◆ **Goal**
Put the lines of the material, starting at the line containing "Looking closely, does" and ending at the end of the material, into a Markdown table with the columns Row and Text, giving each non-blank line a row number. Leave the pictures and blank lines out.

*** Exercise data ***

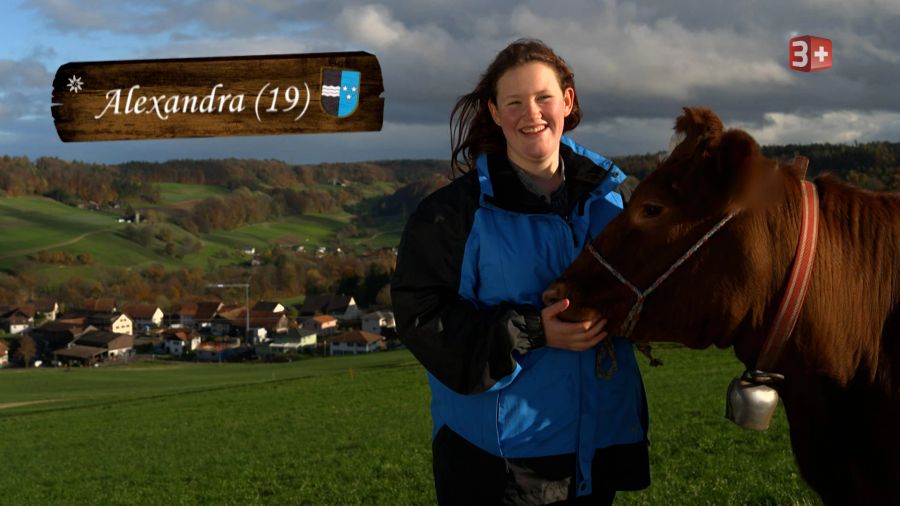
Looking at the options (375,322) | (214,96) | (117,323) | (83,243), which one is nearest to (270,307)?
(117,323)

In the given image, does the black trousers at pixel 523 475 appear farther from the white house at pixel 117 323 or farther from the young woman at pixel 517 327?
the white house at pixel 117 323

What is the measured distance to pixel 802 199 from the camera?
112 inches

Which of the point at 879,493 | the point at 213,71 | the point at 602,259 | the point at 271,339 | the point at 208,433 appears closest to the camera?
the point at 879,493

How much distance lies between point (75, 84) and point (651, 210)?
19.3 ft

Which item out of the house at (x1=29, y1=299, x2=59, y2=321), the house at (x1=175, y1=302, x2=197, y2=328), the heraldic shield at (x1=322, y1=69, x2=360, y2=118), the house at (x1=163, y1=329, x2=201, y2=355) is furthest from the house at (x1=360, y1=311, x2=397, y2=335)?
the heraldic shield at (x1=322, y1=69, x2=360, y2=118)

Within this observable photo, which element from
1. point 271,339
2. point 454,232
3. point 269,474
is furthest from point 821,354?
point 271,339

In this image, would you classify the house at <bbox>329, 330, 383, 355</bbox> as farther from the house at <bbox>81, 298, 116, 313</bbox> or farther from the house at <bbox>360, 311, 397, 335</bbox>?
the house at <bbox>81, 298, 116, 313</bbox>

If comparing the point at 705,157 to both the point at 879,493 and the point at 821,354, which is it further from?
the point at 879,493

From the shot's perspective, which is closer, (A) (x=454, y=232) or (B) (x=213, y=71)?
(A) (x=454, y=232)

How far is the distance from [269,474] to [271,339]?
99.2 meters

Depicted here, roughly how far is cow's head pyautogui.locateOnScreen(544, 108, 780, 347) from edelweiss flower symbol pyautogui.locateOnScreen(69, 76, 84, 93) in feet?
18.4

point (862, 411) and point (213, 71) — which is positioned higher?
point (213, 71)

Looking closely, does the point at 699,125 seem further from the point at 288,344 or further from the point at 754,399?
the point at 288,344

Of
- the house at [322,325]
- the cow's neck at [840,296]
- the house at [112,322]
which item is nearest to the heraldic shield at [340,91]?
the cow's neck at [840,296]
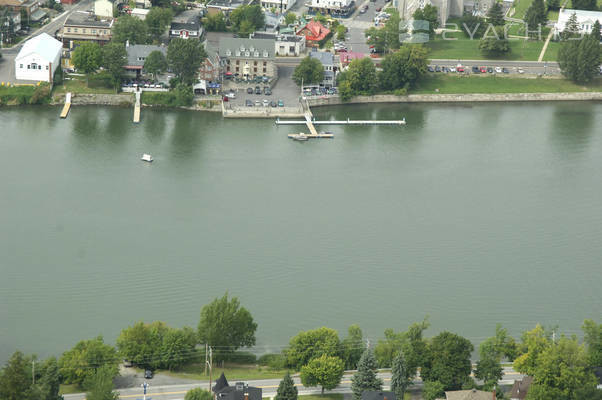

***

◆ **Final result**
| Row | Text |
|---|---|
| 1 | Looking closely, does the point at 699,125 seem further from the point at 288,344 or further from the point at 754,399? |
| 2 | the point at 288,344 |
| 3 | Of |
| 4 | - the house at [322,325] |
| 5 | - the cow's neck at [840,296] |
| 6 | - the house at [112,322] |
| 7 | which item is nearest to the heraldic shield at [340,91]? |
| 8 | the cow's neck at [840,296] |